Partnership Landscape - September 2024
1. Company size corresponds with number of partnerships, link thickness corresponds with recency of the partnership (thicker lines are more recent; partnerships for which a year could not be established are set at minimum thickness).
2. Partnership activity was pulled from company websites and press releases and is based on publicly available information (as of Aug. 28th, 2024). Research collaborations that have resulted in pubs / conference abstracts but that have not been publicized as partnerships may not be included. Partnerships announced or referenced in the last five years were prioritized; older partnerships may be missing. Not all partnerships may be active and ongoing. Diagram is not exhaustive of all digital pathology partnerships.
3. Many companies have offerings spanning multiple product categories; the primary or most comprehensive product offering was used for node shading.
4. Incubators, accelerators, and investors were excluded.
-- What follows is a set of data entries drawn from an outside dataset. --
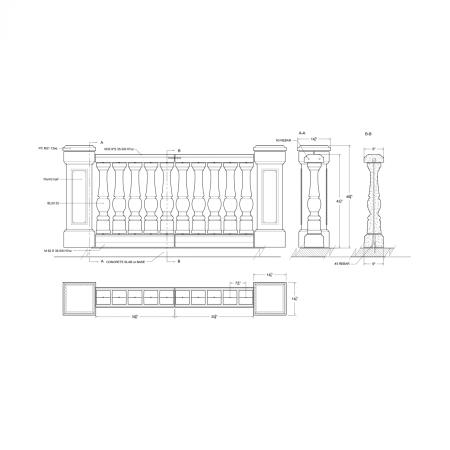 Pier 43 - BL20 32 Assembly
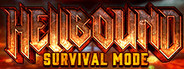 Hellbound: Survival Mode Similar Games System Requirements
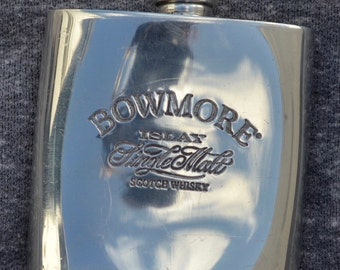 Vintage Bowmore Scotch Whiskey Flask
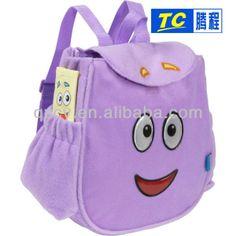 c6722fa5e7  cute school backpacks for teens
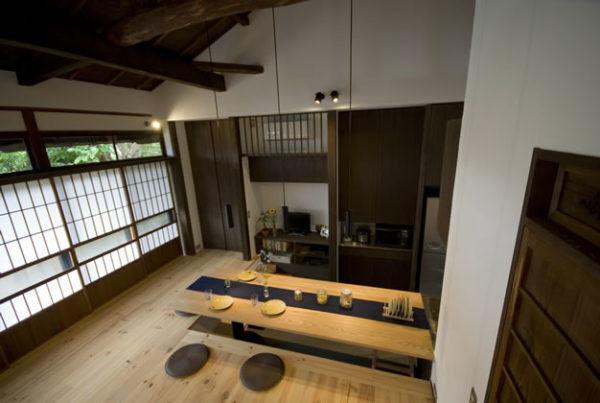 リビングのインテリアコーディネート実例集☆参考にしたいお部屋をご紹介します!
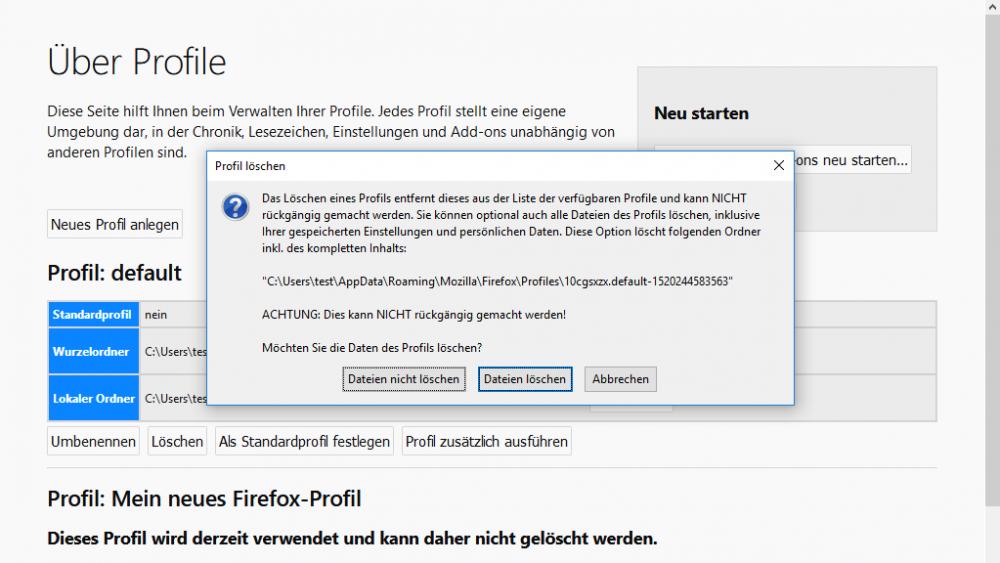 Firefox bereinigen unter Windows 10: Profil löschen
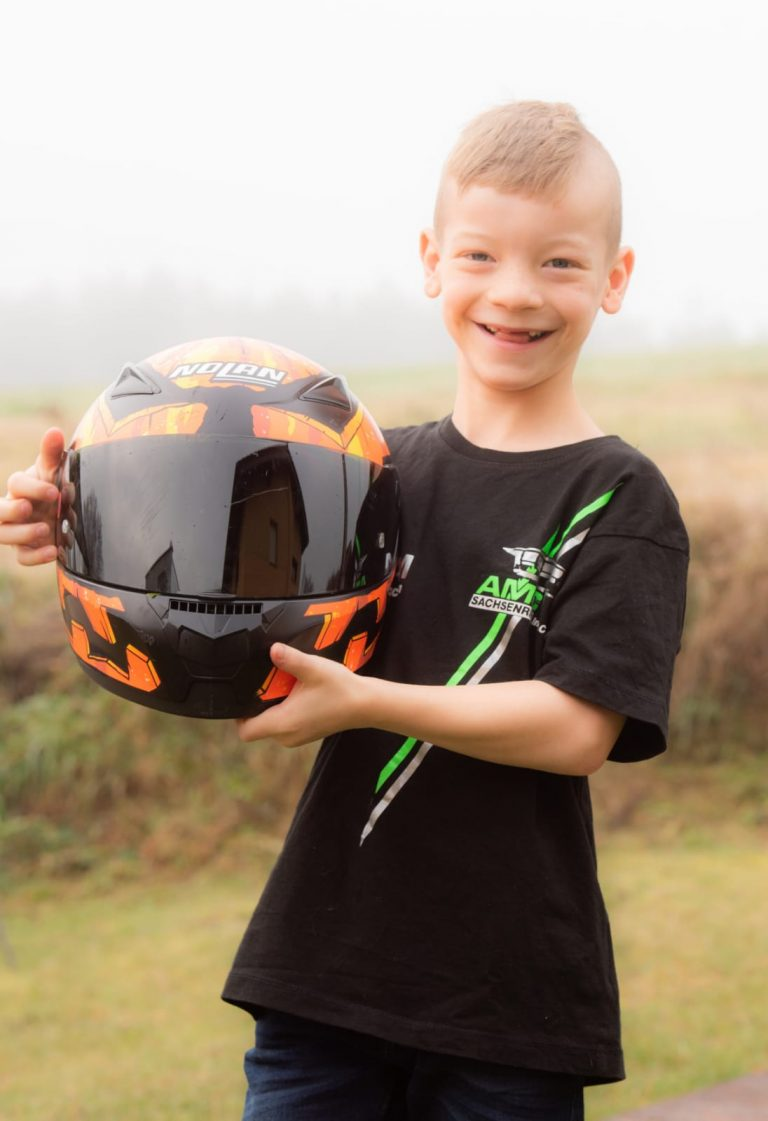Read more about the article PocketBike Champion – Ole Säuberlich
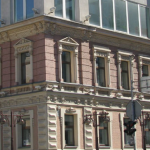 В Днепре возобновила работу Центральная библиотека: действуют ограничения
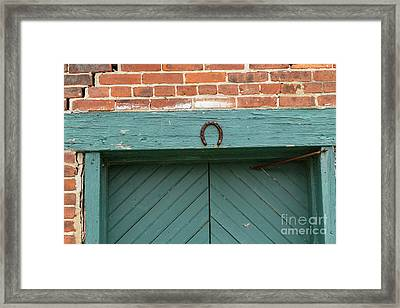 Horse Shoe On Old Door Frame Framed Print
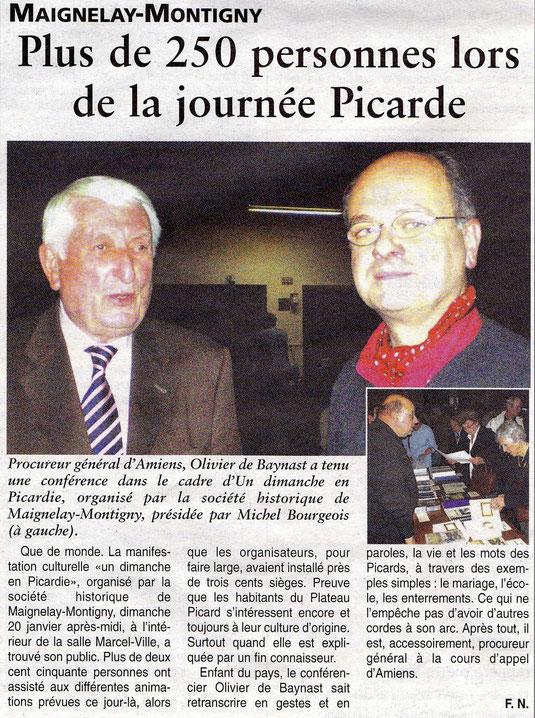 Oise-Hebdo du 23 janvier 2008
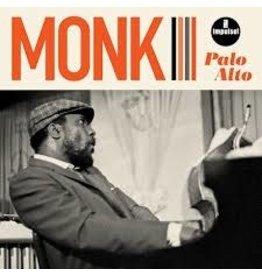(LP) Thelonious Monk - Palo Alto (2020 Reissue)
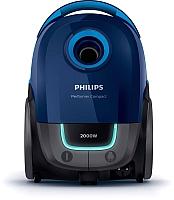 Пылесос Philips FC8387/01 -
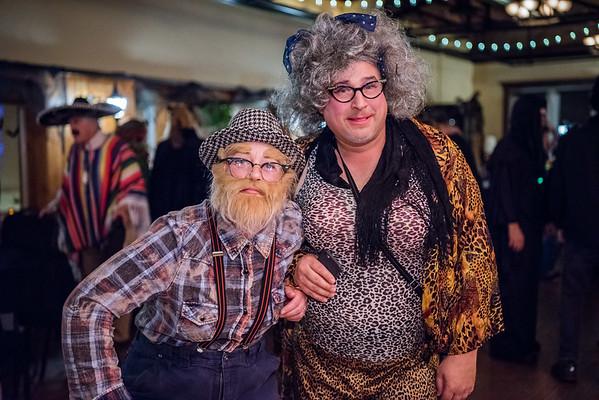 Kellerman's Costume Party 2017-0012
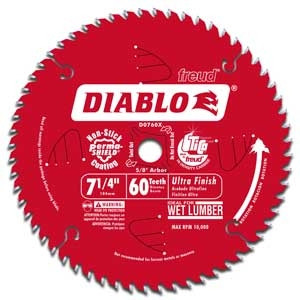 Diablo Ultra Fine Finishing 60-Tooth Circular Saw Blade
5. There are additional pathology companies that have been excluded because they do not have digital pathology offerings. Partnerships with companies that are unrelated to digital pathology have been excluded
6. Research consortia were generally excluded unless there were industry participants.
As we prepare to publish the second edition of our Digital and Computational Pathology Market Report next month, I've been updating our graphic that tracks partnerships within this dynamic field. While working on it, I came across the original version of the graphic from August 2022—almost exactly two years ago.
The transformation is striking. The partnership landscape has become far more intricate and interconnected than it was in 2022. What started as a network of primarily digital pathology companies collaborating to streamline workflows has now evolved into a robust ecosystem. Today, it encompasses dozens of hospitals, research institutions, and commercial reference labs. Remarkably, nearly 50% of the partnerships in this space have formed in just the past two years.
While there’s still much work ahead to make digital pathology ubiquitous, and many of these collaborations will take time to yield tangible results, this is a powerful illustration of the field’s rapid growth over the past two years.